- TO BE DONE: Put every line of these entries into a JSON list of strings, one string per line, leaving out blank lines and the pictures.

# start of RECORDED INFORMATION

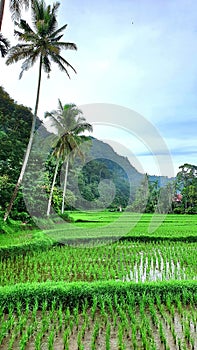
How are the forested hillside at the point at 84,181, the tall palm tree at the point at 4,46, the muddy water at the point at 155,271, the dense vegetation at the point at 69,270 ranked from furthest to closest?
the forested hillside at the point at 84,181 < the tall palm tree at the point at 4,46 < the muddy water at the point at 155,271 < the dense vegetation at the point at 69,270

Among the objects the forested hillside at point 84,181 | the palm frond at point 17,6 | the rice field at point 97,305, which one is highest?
the palm frond at point 17,6

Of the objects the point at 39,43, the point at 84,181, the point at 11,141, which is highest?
the point at 39,43

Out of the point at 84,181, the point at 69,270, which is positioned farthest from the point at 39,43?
the point at 84,181

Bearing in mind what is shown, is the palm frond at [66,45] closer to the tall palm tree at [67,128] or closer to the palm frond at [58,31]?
the palm frond at [58,31]

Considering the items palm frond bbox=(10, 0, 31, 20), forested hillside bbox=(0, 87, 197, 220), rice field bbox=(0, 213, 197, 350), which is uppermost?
palm frond bbox=(10, 0, 31, 20)

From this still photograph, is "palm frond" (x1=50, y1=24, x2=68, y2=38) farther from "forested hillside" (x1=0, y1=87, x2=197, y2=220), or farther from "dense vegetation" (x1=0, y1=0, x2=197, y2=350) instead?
"forested hillside" (x1=0, y1=87, x2=197, y2=220)

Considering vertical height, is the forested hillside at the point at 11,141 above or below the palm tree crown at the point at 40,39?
below

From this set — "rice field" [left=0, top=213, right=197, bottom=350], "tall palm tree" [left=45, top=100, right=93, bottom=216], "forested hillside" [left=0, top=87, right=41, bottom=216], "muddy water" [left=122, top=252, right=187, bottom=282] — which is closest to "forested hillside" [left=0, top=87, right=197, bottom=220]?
"forested hillside" [left=0, top=87, right=41, bottom=216]

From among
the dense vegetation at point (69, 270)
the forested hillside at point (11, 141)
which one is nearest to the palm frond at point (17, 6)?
the dense vegetation at point (69, 270)

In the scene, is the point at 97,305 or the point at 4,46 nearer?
the point at 97,305

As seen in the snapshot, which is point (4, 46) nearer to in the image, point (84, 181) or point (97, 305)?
point (97, 305)

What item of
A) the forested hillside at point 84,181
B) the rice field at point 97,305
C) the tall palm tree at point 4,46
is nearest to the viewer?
the rice field at point 97,305

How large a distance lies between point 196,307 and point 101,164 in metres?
29.3

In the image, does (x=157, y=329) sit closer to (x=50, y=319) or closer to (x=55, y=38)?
(x=50, y=319)
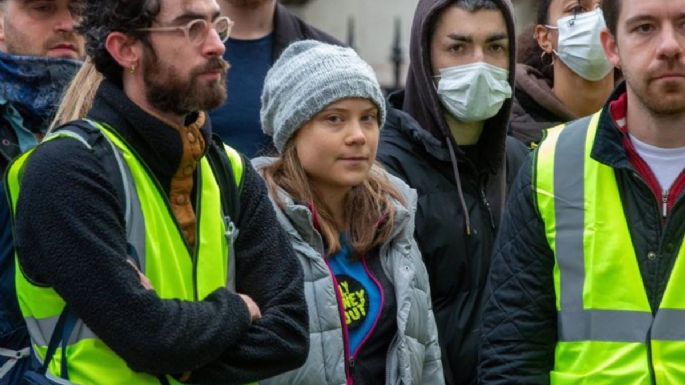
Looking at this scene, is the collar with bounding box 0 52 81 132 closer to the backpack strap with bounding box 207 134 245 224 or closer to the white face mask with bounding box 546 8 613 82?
the backpack strap with bounding box 207 134 245 224

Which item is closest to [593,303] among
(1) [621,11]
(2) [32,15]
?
(1) [621,11]

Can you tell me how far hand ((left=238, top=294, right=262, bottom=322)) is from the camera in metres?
4.26

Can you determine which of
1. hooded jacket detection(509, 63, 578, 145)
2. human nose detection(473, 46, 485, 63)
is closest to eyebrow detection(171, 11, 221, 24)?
human nose detection(473, 46, 485, 63)

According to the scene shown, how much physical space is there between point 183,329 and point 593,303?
1.18 meters

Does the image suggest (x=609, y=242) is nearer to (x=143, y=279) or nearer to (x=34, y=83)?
(x=143, y=279)

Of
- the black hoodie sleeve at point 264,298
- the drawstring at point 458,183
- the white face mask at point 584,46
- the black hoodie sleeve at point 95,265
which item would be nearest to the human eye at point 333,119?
the drawstring at point 458,183

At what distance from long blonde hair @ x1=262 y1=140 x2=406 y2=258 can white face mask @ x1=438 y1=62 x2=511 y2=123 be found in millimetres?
693

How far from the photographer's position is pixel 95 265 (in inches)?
156

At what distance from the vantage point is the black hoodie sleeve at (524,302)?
14.4 feet

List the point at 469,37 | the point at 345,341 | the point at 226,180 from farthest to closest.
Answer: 1. the point at 469,37
2. the point at 345,341
3. the point at 226,180

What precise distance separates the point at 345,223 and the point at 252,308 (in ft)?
3.40

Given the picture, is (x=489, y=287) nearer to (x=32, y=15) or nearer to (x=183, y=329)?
(x=183, y=329)

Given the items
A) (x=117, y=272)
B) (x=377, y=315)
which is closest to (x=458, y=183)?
(x=377, y=315)

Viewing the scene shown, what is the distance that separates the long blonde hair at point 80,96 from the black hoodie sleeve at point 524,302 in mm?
1301
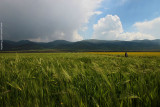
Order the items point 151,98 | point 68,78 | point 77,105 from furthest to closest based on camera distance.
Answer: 1. point 68,78
2. point 151,98
3. point 77,105

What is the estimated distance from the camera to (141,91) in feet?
3.31

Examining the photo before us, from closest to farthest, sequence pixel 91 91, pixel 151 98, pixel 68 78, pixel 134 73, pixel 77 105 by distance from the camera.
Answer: pixel 77 105 < pixel 151 98 < pixel 91 91 < pixel 68 78 < pixel 134 73

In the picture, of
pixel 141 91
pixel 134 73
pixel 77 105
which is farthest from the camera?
pixel 134 73

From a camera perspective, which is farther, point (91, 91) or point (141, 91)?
point (91, 91)

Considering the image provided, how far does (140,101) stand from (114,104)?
31 cm

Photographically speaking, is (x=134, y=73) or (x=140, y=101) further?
(x=134, y=73)

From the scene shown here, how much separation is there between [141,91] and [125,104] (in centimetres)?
35

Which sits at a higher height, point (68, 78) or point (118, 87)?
point (68, 78)

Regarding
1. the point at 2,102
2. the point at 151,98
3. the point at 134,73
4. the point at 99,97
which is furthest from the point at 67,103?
the point at 134,73

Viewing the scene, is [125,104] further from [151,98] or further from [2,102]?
[2,102]

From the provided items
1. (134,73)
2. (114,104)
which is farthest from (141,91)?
(134,73)

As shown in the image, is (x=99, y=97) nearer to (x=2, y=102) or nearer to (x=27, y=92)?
(x=27, y=92)

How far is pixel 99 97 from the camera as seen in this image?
38.6 inches

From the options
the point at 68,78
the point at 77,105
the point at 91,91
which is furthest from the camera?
the point at 68,78
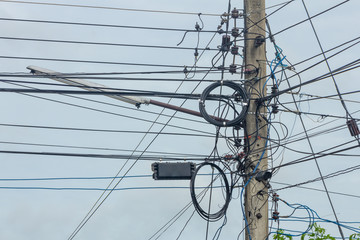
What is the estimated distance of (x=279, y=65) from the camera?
568 inches

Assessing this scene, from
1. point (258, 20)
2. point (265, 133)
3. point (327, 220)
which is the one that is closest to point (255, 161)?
point (265, 133)

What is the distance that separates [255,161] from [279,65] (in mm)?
2038

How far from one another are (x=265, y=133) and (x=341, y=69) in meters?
2.68

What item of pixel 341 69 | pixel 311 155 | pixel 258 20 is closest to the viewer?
pixel 341 69

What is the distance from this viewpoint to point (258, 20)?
46.7 ft

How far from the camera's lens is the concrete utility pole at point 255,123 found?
13.5 m

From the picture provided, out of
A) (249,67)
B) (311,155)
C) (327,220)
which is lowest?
(327,220)

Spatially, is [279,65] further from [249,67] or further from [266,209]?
[266,209]

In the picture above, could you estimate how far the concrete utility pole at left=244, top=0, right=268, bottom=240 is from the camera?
531 inches

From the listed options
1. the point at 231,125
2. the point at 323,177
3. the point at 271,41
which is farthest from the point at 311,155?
the point at 271,41

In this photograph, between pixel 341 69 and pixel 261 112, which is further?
pixel 261 112

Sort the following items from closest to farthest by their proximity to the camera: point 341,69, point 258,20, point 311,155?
point 341,69 < point 311,155 < point 258,20

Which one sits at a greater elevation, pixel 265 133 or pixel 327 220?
pixel 265 133

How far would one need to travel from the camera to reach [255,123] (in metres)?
13.8
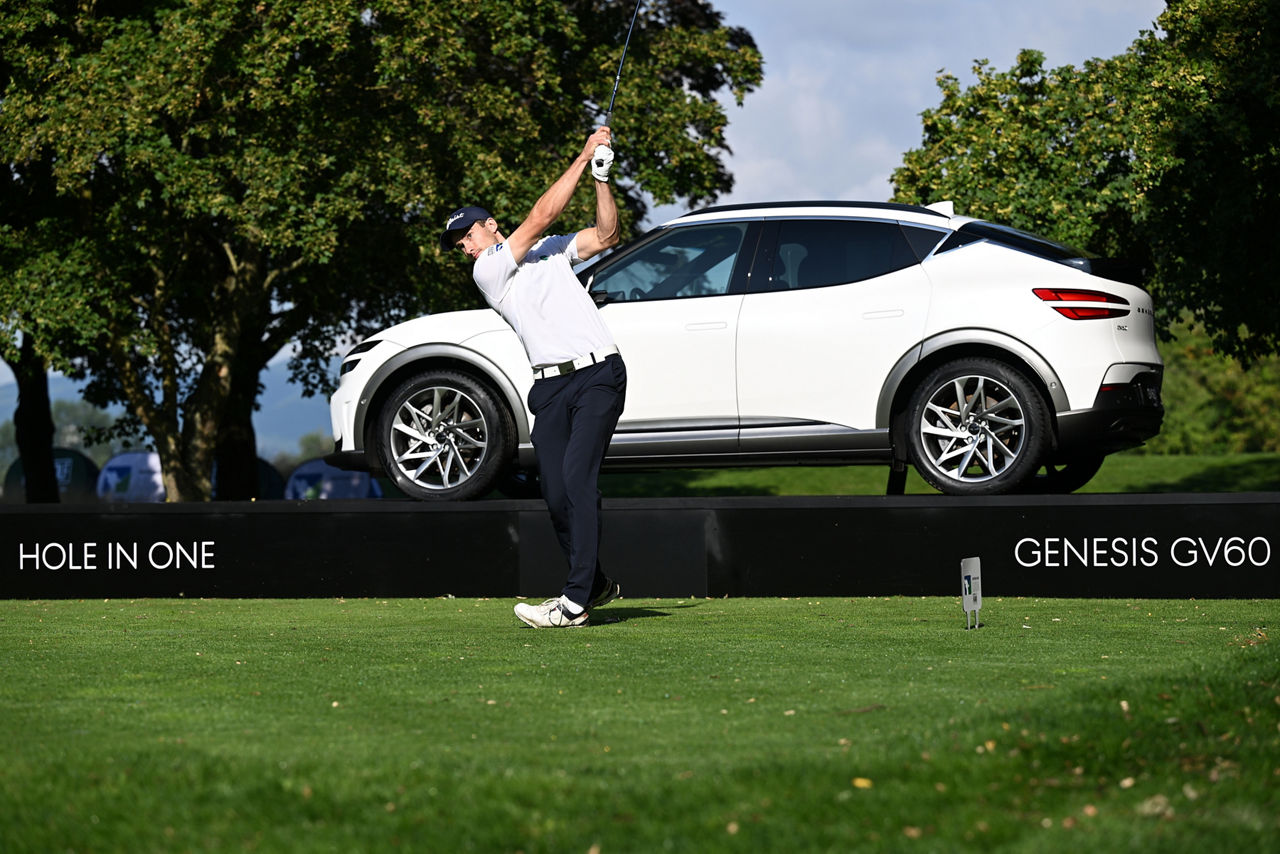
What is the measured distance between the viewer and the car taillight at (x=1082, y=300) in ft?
26.8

# end of RECORDED INFORMATION

- FINAL RESULT:
[
  "How are the forested hillside at the point at 84,181, the tall palm tree at the point at 4,46, the muddy water at the point at 155,271, the dense vegetation at the point at 69,270 ranked from furthest to closest?",
  "the forested hillside at the point at 84,181 < the tall palm tree at the point at 4,46 < the muddy water at the point at 155,271 < the dense vegetation at the point at 69,270",
  "Among the objects the forested hillside at point 84,181 | the palm frond at point 17,6 | the rice field at point 97,305, which one is highest?",
  "the palm frond at point 17,6",
  "Of the objects the point at 39,43, the point at 84,181, the point at 11,141, which is highest?",
  "the point at 39,43",
  "Out of the point at 84,181, the point at 69,270, which is positioned farthest from the point at 39,43?",
  "the point at 84,181",
  "Bearing in mind what is shown, is the palm frond at [66,45] closer to the tall palm tree at [67,128] or closer to the palm frond at [58,31]?",
  "the palm frond at [58,31]",
  "Considering the items palm frond bbox=(10, 0, 31, 20), forested hillside bbox=(0, 87, 197, 220), rice field bbox=(0, 213, 197, 350), which is uppermost?",
  "palm frond bbox=(10, 0, 31, 20)",
  "From this still photograph, is \"palm frond\" (x1=50, y1=24, x2=68, y2=38) farther from \"forested hillside\" (x1=0, y1=87, x2=197, y2=220), or farther from \"dense vegetation\" (x1=0, y1=0, x2=197, y2=350) instead?",
  "\"forested hillside\" (x1=0, y1=87, x2=197, y2=220)",
  "Considering vertical height, is the forested hillside at the point at 11,141 above or below the palm tree crown at the point at 40,39?",
  "below",
  "From this set — \"rice field\" [left=0, top=213, right=197, bottom=350], \"tall palm tree\" [left=45, top=100, right=93, bottom=216], \"forested hillside\" [left=0, top=87, right=41, bottom=216], \"muddy water\" [left=122, top=252, right=187, bottom=282] — which is closest to \"forested hillside\" [left=0, top=87, right=197, bottom=220]?",
  "\"forested hillside\" [left=0, top=87, right=41, bottom=216]",
  "From among",
  "the dense vegetation at point (69, 270)",
  "the forested hillside at point (11, 141)",
  "which one is nearest to the palm frond at point (17, 6)?",
  "the dense vegetation at point (69, 270)",
  "In the scene, is the point at 97,305 or the point at 4,46 nearer?",
  "the point at 97,305",
  "As seen in the snapshot, which is point (4, 46) nearer to in the image, point (84, 181) or point (97, 305)?",
  "point (97, 305)",
  "What item of",
  "A) the forested hillside at point 84,181",
  "B) the rice field at point 97,305",
  "C) the tall palm tree at point 4,46",
  "is nearest to the viewer?",
  "the rice field at point 97,305",
  "How large a distance lies between point 196,307 and point 101,164 in metres?",
  "29.3",
  "In the image, does (x=157, y=329) sit closer to (x=50, y=319) or closer to (x=55, y=38)?",
  "(x=50, y=319)",
  "Looking at this scene, is the collar with bounding box 0 52 81 132 closer to the backpack strap with bounding box 207 134 245 224 or closer to the white face mask with bounding box 546 8 613 82?",
  "the backpack strap with bounding box 207 134 245 224",
  "Which item is closest to [593,303] among",
  "(1) [621,11]",
  "(2) [32,15]",
  "?",
  "(1) [621,11]",
  "Can you tell me how far hand ((left=238, top=294, right=262, bottom=322)) is from the camera in metres?",
  "4.26",
  "Can you determine which of",
  "1. hooded jacket detection(509, 63, 578, 145)",
  "2. human nose detection(473, 46, 485, 63)",
  "is closest to eyebrow detection(171, 11, 221, 24)?",
  "human nose detection(473, 46, 485, 63)",
  "According to the scene shown, how much physical space is there between point 183,329 and point 593,303?",
  "1.18 meters",
  "Does the image suggest (x=609, y=242) is nearer to (x=143, y=279) or nearer to (x=34, y=83)?",
  "(x=143, y=279)",
  "Of",
  "- the black hoodie sleeve at point 264,298",
  "- the drawstring at point 458,183",
  "- the white face mask at point 584,46",
  "- the black hoodie sleeve at point 95,265",
  "which item would be nearest to the human eye at point 333,119?",
  "the drawstring at point 458,183",
  "At what distance from long blonde hair @ x1=262 y1=140 x2=406 y2=258 can white face mask @ x1=438 y1=62 x2=511 y2=123 be found in millimetres?",
  "693",
  "How far from the photographer's position is pixel 95 265 (in inches)?",
  "156",
  "At what distance from the vantage point is the black hoodie sleeve at (524,302)?",
  "14.4 feet",
  "List the point at 469,37 | the point at 345,341 | the point at 226,180 from farthest to closest.",
  "Answer: 1. the point at 469,37",
  "2. the point at 345,341",
  "3. the point at 226,180",
  "What precise distance separates the point at 345,223 and the point at 252,308 (in ft)?",
  "3.40",
  "Given the picture, is (x=489, y=287) nearer to (x=32, y=15) or nearer to (x=183, y=329)?",
  "(x=183, y=329)",
  "Given the items",
  "A) (x=117, y=272)",
  "B) (x=377, y=315)",
  "which is closest to (x=458, y=183)?",
  "(x=377, y=315)",
  "Viewing the scene shown, what is the distance that separates the long blonde hair at point 80,96 from the black hoodie sleeve at point 524,302 in mm?",
  "1301",
  "Order the items point 151,98 | point 68,78 | point 77,105 from furthest to closest based on camera distance.",
  "Answer: 1. point 68,78",
  "2. point 151,98",
  "3. point 77,105",
  "What is the estimated distance from the camera to (141,91) in feet?",
  "3.31",
  "Examining the photo before us, from closest to farthest, sequence pixel 91 91, pixel 151 98, pixel 68 78, pixel 134 73, pixel 77 105 by distance from the camera.",
  "Answer: pixel 77 105 < pixel 151 98 < pixel 91 91 < pixel 68 78 < pixel 134 73",
  "In the picture, of",
  "pixel 141 91",
  "pixel 134 73",
  "pixel 77 105",
  "which is farthest from the camera?",
  "pixel 134 73",
  "From a camera perspective, which is farther, point (91, 91) or point (141, 91)?",
  "point (91, 91)",
  "Considering the image provided, how far does (140,101) stand from (114,104)?",
  "31 cm",
  "Photographically speaking, is (x=134, y=73) or (x=140, y=101) further?",
  "(x=134, y=73)",
  "From the scene shown here, how much separation is there between [141,91] and [125,104] (in centimetres)?",
  "35",
  "Which sits at a higher height, point (68, 78) or point (118, 87)?",
  "point (68, 78)",
  "Regarding",
  "1. the point at 2,102",
  "2. the point at 151,98",
  "3. the point at 134,73",
  "4. the point at 99,97",
  "which is furthest from the point at 67,103?",
  "the point at 134,73",
  "Viewing the scene, is [125,104] further from [151,98] or further from [2,102]?",
  "[2,102]",
  "From the provided items",
  "1. (134,73)",
  "2. (114,104)",
  "which is farthest from (141,91)?",
  "(134,73)",
  "As shown in the image, is (x=99, y=97) nearer to (x=2, y=102) or nearer to (x=27, y=92)?",
  "(x=27, y=92)",
  "How far is pixel 99 97 from the camera as seen in this image?",
  "38.6 inches",
  "From the options",
  "the point at 68,78",
  "the point at 77,105",
  "the point at 91,91",
  "which is furthest from the camera?",
  "the point at 68,78",
  "What is the estimated distance of (x=279, y=65) from the camera?",
  "568 inches",
  "Assessing this scene, from",
  "1. point (258, 20)",
  "2. point (265, 133)",
  "3. point (327, 220)",
  "which is the one that is closest to point (255, 161)?",
  "point (265, 133)",
  "What is the distance that separates [255,161] from [279,65] (in mm)?",
  "2038",
  "How far from one another are (x=265, y=133) and (x=341, y=69) in meters?",
  "2.68",
  "What item of pixel 341 69 | pixel 311 155 | pixel 258 20 is closest to the viewer?",
  "pixel 341 69",
  "What is the distance from this viewpoint to point (258, 20)?",
  "46.7 ft",
  "How far from the camera's lens is the concrete utility pole at point 255,123 found?",
  "13.5 m",
  "From the picture provided, out of",
  "A) (249,67)",
  "B) (311,155)",
  "C) (327,220)",
  "which is lowest?",
  "(327,220)",
  "Spatially, is [279,65] further from [249,67] or further from [266,209]?",
  "[266,209]",
  "In the picture above, could you estimate how far the concrete utility pole at left=244, top=0, right=268, bottom=240 is from the camera?",
  "531 inches",
  "From the listed options",
  "1. the point at 231,125",
  "2. the point at 323,177",
  "3. the point at 271,41",
  "which is farthest from the point at 311,155?",
  "the point at 271,41",
  "In this photograph, between pixel 341 69 and pixel 261 112, which is further?",
  "pixel 261 112",
  "Sort the following items from closest to farthest by their proximity to the camera: point 341,69, point 258,20, point 311,155?",
  "point 341,69 < point 311,155 < point 258,20",
  "Which one sits at a greater elevation, pixel 265 133 or pixel 327 220?",
  "pixel 265 133",
  "How far would one need to travel from the camera to reach [255,123] (in metres)?",
  "13.8",
  "What is the measured distance between the viewer and the car taillight at (x=1082, y=300) in ft?",
  "26.8"
]